▶ _Stated exercise_:
Retype the entries below character for character, from their start through the line containing "7060 millimetres", with both ends included. Leave the picture out of your copy.

----- Given entries

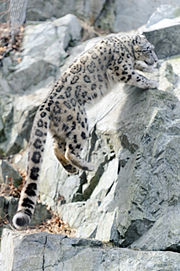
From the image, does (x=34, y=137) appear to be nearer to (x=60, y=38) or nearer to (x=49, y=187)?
(x=49, y=187)

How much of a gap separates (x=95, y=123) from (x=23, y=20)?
7060 millimetres

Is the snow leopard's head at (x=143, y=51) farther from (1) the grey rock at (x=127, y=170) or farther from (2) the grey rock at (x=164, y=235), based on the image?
(2) the grey rock at (x=164, y=235)

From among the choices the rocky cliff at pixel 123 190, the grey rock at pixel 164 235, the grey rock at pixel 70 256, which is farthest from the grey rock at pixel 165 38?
the grey rock at pixel 70 256

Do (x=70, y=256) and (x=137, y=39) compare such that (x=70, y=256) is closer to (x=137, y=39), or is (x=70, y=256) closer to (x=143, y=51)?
(x=143, y=51)

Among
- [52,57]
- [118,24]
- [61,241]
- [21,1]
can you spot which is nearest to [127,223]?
[61,241]

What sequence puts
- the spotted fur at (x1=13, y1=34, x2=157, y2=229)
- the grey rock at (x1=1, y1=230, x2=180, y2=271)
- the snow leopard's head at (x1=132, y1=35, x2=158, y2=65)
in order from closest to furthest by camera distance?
1. the grey rock at (x1=1, y1=230, x2=180, y2=271)
2. the spotted fur at (x1=13, y1=34, x2=157, y2=229)
3. the snow leopard's head at (x1=132, y1=35, x2=158, y2=65)

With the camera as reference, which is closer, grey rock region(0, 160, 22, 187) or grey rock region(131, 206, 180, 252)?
grey rock region(131, 206, 180, 252)

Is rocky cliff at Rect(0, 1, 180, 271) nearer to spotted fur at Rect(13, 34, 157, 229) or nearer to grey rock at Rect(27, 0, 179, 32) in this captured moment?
spotted fur at Rect(13, 34, 157, 229)

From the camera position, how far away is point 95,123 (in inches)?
346

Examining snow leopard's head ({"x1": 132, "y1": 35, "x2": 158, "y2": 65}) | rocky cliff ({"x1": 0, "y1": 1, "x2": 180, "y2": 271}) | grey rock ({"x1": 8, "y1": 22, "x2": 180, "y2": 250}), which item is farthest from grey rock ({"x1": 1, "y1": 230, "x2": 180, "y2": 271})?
snow leopard's head ({"x1": 132, "y1": 35, "x2": 158, "y2": 65})

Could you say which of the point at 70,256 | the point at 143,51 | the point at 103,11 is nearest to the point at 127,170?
the point at 70,256

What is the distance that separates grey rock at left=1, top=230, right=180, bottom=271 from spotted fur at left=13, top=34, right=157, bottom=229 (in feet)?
2.04

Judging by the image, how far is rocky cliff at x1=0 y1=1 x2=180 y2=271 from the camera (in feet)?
19.7

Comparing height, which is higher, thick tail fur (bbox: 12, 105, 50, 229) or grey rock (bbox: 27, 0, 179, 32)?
grey rock (bbox: 27, 0, 179, 32)
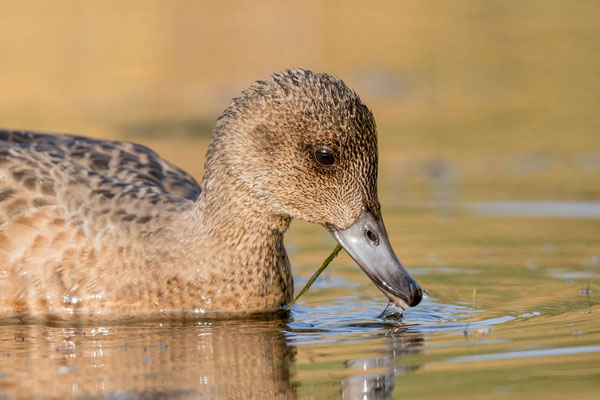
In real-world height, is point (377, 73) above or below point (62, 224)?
above

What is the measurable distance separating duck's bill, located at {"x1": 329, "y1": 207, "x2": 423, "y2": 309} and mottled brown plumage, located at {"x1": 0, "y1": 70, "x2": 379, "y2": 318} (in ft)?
0.20

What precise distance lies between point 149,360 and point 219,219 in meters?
1.48

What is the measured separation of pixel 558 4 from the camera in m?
21.5

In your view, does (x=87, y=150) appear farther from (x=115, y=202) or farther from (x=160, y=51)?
(x=160, y=51)

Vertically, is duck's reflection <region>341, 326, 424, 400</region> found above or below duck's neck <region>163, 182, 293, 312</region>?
below

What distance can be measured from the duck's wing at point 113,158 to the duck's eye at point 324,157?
1542mm

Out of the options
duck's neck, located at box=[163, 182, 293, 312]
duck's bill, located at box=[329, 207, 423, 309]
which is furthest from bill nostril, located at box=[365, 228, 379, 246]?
duck's neck, located at box=[163, 182, 293, 312]

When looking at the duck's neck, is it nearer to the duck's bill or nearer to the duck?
the duck

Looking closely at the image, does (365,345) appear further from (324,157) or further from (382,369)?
(324,157)

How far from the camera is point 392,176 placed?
35.3 ft

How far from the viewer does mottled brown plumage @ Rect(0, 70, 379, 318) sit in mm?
6336

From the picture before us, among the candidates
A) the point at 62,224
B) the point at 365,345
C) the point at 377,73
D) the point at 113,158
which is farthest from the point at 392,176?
the point at 377,73

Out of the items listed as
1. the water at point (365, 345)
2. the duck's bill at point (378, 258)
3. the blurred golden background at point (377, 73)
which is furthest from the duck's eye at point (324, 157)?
the blurred golden background at point (377, 73)

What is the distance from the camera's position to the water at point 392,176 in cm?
525
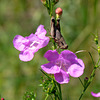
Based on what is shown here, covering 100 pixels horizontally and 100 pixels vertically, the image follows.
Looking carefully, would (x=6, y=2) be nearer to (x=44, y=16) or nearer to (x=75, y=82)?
(x=44, y=16)

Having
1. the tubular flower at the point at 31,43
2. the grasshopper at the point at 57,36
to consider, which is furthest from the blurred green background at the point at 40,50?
the grasshopper at the point at 57,36

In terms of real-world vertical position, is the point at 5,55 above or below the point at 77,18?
below

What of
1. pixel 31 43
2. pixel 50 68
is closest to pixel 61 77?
pixel 50 68

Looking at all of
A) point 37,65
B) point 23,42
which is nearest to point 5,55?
point 37,65

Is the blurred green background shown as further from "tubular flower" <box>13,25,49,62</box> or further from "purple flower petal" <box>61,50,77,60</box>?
"purple flower petal" <box>61,50,77,60</box>

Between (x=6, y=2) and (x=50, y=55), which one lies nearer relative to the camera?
(x=50, y=55)

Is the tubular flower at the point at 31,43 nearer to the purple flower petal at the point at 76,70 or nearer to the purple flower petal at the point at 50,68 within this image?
the purple flower petal at the point at 50,68

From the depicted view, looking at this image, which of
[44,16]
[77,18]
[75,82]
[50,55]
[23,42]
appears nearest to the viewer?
[50,55]

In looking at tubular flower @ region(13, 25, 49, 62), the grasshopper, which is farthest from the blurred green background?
the grasshopper
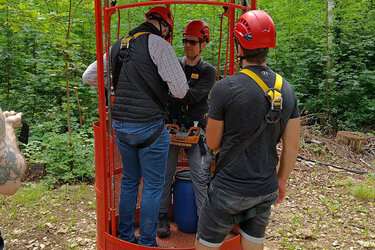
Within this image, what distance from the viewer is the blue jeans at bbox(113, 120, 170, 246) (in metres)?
2.43

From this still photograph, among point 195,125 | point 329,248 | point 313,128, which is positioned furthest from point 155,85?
point 313,128

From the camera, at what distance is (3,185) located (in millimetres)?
1423

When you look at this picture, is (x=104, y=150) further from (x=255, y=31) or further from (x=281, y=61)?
(x=281, y=61)

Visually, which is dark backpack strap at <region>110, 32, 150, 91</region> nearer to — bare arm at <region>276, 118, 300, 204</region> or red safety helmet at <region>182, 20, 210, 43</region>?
red safety helmet at <region>182, 20, 210, 43</region>

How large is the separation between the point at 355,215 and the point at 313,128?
11.9ft

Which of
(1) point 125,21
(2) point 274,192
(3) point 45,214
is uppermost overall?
(1) point 125,21

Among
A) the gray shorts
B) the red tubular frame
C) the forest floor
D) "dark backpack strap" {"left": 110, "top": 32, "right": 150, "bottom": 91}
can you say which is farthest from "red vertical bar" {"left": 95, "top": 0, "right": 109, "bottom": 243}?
the forest floor

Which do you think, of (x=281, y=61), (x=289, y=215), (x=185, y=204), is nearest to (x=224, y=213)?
(x=185, y=204)

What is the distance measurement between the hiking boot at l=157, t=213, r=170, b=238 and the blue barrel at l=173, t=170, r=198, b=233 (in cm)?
12

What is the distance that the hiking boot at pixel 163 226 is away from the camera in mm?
3139

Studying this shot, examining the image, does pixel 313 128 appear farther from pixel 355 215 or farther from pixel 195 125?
pixel 195 125

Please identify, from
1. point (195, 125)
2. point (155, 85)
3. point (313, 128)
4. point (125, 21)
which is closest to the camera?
point (155, 85)

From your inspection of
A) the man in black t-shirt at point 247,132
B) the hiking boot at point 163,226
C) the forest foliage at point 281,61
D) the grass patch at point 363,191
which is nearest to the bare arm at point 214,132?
the man in black t-shirt at point 247,132

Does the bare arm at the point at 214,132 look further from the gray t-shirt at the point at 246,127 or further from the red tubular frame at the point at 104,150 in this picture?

----------

▶ _Reply_:
From the image, does (x=34, y=137) appear to be nearer to (x=60, y=38) or nearer to (x=49, y=187)?
(x=49, y=187)

How much of a gap separates (x=95, y=123) from (x=23, y=20)?
7060 millimetres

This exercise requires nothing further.